(SOURCE PASSAGE Opens)
This section provides background information related to the present disclosure which is not necessarily prior art.
Traditional plant breeding strategies to develop new lines of plants that exhibit particular traits are time consuming and sometimes unpredictable. More recently, the development of methods for plant genetic transformation and the growing identification and availability of useful genes and their products has opened the door to rapid development of plants expressing desired traits. However, there remains a need for improved methods. Existing strategies, such as Agrobacterum—mediated transformation and particle bombardment depend heavily on the tissue and genotype. Cell penetrating peptides (CPPs) are a novel and fast growing class of short peptides that are known to play an important role in translocation of a wide range of cargo complexes including proteins and DNA across the bio-membranes in mammalian and human cell lines (Schwartz and Zhang, 2000; Langel, 2002; Vives, 2002,).
(SOURCE PASSAGE Closes)
(LISTED ENTRIES Opens)
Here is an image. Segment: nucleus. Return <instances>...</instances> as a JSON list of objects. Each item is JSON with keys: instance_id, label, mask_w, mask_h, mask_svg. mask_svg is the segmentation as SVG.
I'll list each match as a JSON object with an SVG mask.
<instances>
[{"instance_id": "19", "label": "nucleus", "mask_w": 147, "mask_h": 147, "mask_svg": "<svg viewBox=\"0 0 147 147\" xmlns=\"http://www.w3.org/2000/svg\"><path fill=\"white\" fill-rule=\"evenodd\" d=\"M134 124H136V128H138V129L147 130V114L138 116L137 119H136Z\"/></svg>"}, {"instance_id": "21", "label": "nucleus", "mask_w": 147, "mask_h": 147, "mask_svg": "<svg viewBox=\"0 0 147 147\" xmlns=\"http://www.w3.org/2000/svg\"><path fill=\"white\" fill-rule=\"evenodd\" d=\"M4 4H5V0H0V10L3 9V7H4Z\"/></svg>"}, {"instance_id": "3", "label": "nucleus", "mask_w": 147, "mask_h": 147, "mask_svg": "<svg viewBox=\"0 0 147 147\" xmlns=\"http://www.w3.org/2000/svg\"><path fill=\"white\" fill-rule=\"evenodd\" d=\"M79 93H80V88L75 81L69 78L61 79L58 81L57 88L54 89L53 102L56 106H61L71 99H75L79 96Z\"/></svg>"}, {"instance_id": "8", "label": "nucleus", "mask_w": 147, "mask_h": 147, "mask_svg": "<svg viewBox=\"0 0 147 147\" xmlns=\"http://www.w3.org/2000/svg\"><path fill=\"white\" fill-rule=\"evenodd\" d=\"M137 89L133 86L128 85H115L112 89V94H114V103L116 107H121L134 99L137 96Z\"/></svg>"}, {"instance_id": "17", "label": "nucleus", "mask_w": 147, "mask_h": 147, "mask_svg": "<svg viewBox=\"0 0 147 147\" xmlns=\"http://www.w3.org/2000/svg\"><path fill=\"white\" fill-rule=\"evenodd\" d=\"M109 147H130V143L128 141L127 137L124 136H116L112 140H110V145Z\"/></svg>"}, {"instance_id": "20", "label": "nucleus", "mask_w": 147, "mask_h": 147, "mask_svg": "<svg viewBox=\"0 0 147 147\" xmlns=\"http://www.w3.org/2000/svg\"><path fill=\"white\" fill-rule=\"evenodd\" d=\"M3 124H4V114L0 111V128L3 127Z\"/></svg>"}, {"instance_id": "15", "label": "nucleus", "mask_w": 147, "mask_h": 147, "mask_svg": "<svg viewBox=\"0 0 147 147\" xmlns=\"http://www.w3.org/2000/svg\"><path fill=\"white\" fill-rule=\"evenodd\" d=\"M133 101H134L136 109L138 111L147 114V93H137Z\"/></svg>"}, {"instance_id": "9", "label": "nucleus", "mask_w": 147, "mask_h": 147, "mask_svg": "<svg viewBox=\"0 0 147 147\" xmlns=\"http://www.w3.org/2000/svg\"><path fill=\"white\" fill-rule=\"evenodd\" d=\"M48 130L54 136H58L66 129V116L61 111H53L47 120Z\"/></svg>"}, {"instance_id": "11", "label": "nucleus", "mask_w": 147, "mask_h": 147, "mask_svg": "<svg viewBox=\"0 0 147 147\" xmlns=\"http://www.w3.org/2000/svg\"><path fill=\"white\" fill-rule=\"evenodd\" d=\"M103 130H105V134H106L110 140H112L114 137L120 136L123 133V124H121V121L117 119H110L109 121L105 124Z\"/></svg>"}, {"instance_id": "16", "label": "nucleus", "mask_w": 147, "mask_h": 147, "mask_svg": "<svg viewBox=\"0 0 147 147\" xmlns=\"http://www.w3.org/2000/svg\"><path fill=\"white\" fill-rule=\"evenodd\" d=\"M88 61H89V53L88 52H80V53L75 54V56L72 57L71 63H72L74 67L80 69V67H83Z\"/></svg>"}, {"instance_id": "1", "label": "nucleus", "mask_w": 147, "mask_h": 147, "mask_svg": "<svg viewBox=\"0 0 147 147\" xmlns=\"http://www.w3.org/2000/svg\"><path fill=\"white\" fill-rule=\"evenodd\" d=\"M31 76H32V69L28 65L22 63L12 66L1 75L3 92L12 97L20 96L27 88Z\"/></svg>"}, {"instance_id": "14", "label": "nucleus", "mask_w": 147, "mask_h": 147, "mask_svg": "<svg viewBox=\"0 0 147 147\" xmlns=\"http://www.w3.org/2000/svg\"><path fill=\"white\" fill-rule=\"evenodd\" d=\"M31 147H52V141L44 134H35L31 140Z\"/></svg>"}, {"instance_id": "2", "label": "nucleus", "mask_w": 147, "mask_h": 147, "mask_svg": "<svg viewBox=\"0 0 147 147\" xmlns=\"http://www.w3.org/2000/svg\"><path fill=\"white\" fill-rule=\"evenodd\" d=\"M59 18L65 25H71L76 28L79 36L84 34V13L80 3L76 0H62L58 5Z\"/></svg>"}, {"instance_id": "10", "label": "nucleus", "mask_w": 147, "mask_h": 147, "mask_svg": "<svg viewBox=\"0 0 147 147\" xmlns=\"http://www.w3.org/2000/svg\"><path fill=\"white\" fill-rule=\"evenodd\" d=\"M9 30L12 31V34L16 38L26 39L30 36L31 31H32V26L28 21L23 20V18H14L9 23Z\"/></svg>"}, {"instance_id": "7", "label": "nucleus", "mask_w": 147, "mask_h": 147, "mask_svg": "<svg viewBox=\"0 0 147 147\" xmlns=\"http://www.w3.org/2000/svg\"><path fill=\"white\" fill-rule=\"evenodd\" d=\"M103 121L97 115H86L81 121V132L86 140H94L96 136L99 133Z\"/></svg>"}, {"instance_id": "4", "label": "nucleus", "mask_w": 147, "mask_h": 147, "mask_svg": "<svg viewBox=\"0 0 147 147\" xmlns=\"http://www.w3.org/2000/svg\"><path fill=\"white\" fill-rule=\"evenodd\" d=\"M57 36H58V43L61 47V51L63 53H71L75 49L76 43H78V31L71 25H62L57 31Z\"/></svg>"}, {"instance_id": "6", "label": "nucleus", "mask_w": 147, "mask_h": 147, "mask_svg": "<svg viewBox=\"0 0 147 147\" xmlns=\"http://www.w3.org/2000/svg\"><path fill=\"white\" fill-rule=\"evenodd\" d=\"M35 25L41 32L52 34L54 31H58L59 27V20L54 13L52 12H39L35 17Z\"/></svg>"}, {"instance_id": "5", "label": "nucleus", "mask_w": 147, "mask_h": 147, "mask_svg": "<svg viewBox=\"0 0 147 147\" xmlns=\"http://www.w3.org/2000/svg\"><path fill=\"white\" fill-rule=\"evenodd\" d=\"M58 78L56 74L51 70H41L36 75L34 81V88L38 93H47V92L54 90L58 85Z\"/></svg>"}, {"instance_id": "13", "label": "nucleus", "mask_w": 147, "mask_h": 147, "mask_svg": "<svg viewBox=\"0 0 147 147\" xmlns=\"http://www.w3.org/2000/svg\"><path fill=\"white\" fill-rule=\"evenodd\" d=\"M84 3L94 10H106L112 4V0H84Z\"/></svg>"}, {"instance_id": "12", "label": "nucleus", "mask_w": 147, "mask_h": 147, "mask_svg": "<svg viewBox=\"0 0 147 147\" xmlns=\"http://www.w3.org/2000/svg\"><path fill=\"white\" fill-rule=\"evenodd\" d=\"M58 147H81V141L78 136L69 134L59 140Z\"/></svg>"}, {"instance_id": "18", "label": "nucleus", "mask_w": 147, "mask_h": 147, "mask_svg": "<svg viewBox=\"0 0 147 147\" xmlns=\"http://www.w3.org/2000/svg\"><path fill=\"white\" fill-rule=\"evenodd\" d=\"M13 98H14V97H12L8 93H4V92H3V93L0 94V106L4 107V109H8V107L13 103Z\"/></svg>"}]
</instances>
(LISTED ENTRIES Closes)
**WHAT THIS TASK INVOLVES:**
Translate this sentence from the plant transformation background into Spanish: "Traditional plant breeding strategies to develop new lines of plants that exhibit particular traits are time consuming and sometimes unpredictable." Nothing in the listing is needed here.

**THE ANSWER:**
Las estrategias tradicionales de fitomejoramiento para desarrollar nuevas líneas de plantas que presentan rasgos particulares requieren mucho tiempo y a veces son impredecibles.